In un ultimo scritto di Mussolini, si può leggere:
«Tra
le cause principali del tracollo del fascismo io pongo la lotta sorda
ed implacabile di taluni gruppi industriali e finanziari, che nel loro
folle egoismo temevano ed odiano il fascismo come il peggior nemico dei
loro inumani interessi. Devo dire per ragioni di giustizia che il
capitale italiano, quello legittimo, che si regge con la capacità delle
sue imprese, ha sempre compreso le esigenze sociali, anche quando doveva
allungare il collo per far fronte ai nuovi patti di lavoro».
In
una sua sottolineatura a matita, come era uso fare, di un discorso di
Churchill ai Comuni del maggio 1944, Mussolini aveva evidenziato quanto
segue:
«La
giustizia dovrà essere fatta ed il castigo cadrà sui malvagi e sui
crudeli. Gli sciagurati che hanno macchinato per soggiogare prima
l’Europa e quindi il Mondo devono essere puniti. Così dovranno esserlo
anche i loro agenti che in tante nazioni hanno perpetrato orribili
delitti. Essi devono essere condotti ad affrontare il giudizio delle
popolazioni che hanno oltraggiato, sulle stesse scene delle loro
atrocità».
Stiamo ancora aspettando che Giustizia si compia.
* * *
Commiato
Come
abbiamo avuto modo di affermare, le ragioni degli Stati e le necessità
geopolitiche delle nazioni spesso non vanno di pari passo con le
ideologie e gli ideali di partito.
Cosicché
abbiamo visto che nella nostra decisione di scendere in guerra pesarono
decisamente ragioni di ordine geopolitico e necessità contingenti, tra
le quali quella certa “intesa” con Churchill.
Ma
abbiamo anche detto che la Storia può e deve essere vista in una
prospettiva che la trascende e che al di là di certe necessità
internazionali e sotterfugi contingenti, pur si finisce per trovare lo
scontro di “civiltà”.
È
per questo che ci congediamo, riportando il testo della dichiarazione
di guerra di Mussolini, nel suo storico discorso da piazza Venezia, alle
18 del 10 giugno 1940. Qualunque fossero state le vicissitudini che si
ebbero dietro le quinte di quella decisione, non si può che
sottoscrivere, parola per parola, quelle frasi che resteranno per sempre
nella Storia.
Combattenti di terra, di mare e dell’aria.

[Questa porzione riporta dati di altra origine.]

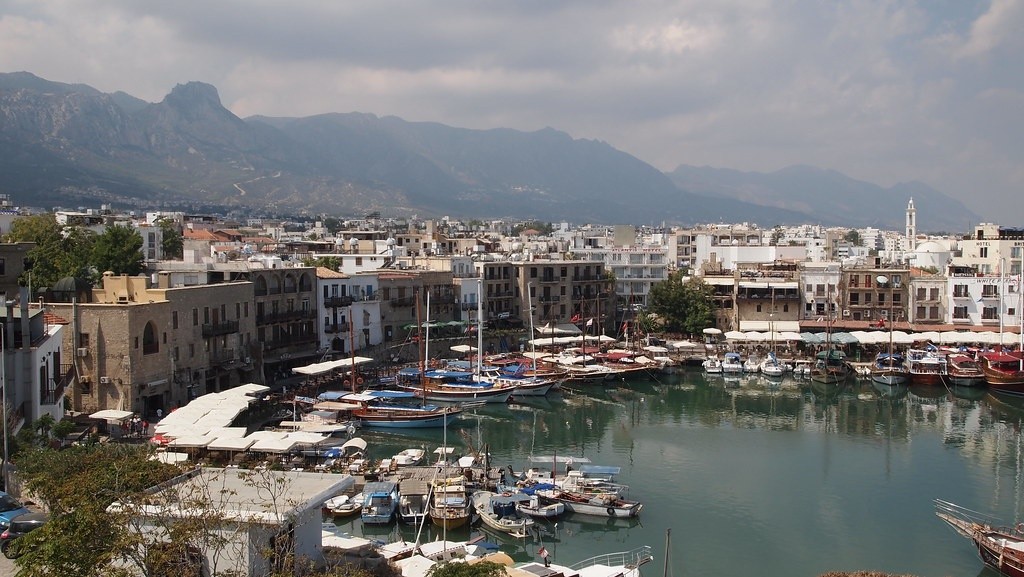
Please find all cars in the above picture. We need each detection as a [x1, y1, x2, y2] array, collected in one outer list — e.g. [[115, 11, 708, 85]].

Camicie nere della rivoluzione e delle legioni.
Uomini e donne d’Italia, dell’Impero e del Regno d’Albania.
Ascoltate!
Un’ora segnata dal destino batte nel cielo della nostra patria. L’ora delle decisioni irrevocabili.
La dichiarazione di guerra è già stata consegnata agli ambasciatori di Gran Bretagna e di Francia.
Scendiamo
in campo contro le democrazie plutocratiche e reazionarie
dell’Occidente, che, in ogni tempo, hanno ostacolato la marcia, e spesso
insidiato l’esistenza medesima del popolo italiano.
Alcuni
lustri della storia più recente si possono riassumere in queste frasi:
promesse, minacce, ricatti e, alla fine, quale coronamento
dell’edificio, l’ignobile assedio societario di cinquantadue Stati. La
nostra coscienza è assolutamente tranquilla.
Con
voi il mondo intero è testimone che l’Italia del Littorio ha fatto
quanto era umanamente possibile per evitare la tormenta che sconvolge
l’Europa; ma tutto fu vano. Bastava rivedere i trattati per adeguarli
alle mutevoli esigenze della vita delle nazioni e non considerarli
intangibili per l’eternità; bastava non iniziare la stolta politica
delle garanzie, che si è palesata soprattutto micidiale per coloro che
le hanno accettate.
Bastava
non respingere la proposta che il Führer fece il 6 ottobre dell’anno
scorso, dopo finita la campagna di Polonia. Ormai tutto ciò appartiene
al passato.
Se
noi oggi siamo decisi ad affrontare i rischi ed i sacrifici di una
guerra, gli è che l’onore, gli interessi, l’avvenire ferreamente lo
impongono, poiché un grande popolo è veramente tale se considera sacri i
suoi impegni e se non evade dalle prove supreme che determinano il
corso della storia.
Noi
impugniamo le armi per risolvere, dopo il problema risolto delle nostre
frontiere continentali, il problema delle nostre frontiere marittime;
noi vogliamo spezzare le catene di ordine territoriale e militare che ci
soffocano nel nostro mare, poiché un popolo di quarantacinque milioni
di anime non è veramente libero se non ha libero l’accesso all’Oceano
Questa lotta gigantesca non è che una fase dello sviluppo logico della nostra rivoluzione.
È
la lotta dei popoli poveri e numerosi di braccia contro gli affamatori
che detengono ferocemente il monopolio di tutte le ricchezze e di tutto
l’oro della terra.
È la lotta dei popoli fecondi e giovani contro i popoli isteriliti e volgenti al tramonto.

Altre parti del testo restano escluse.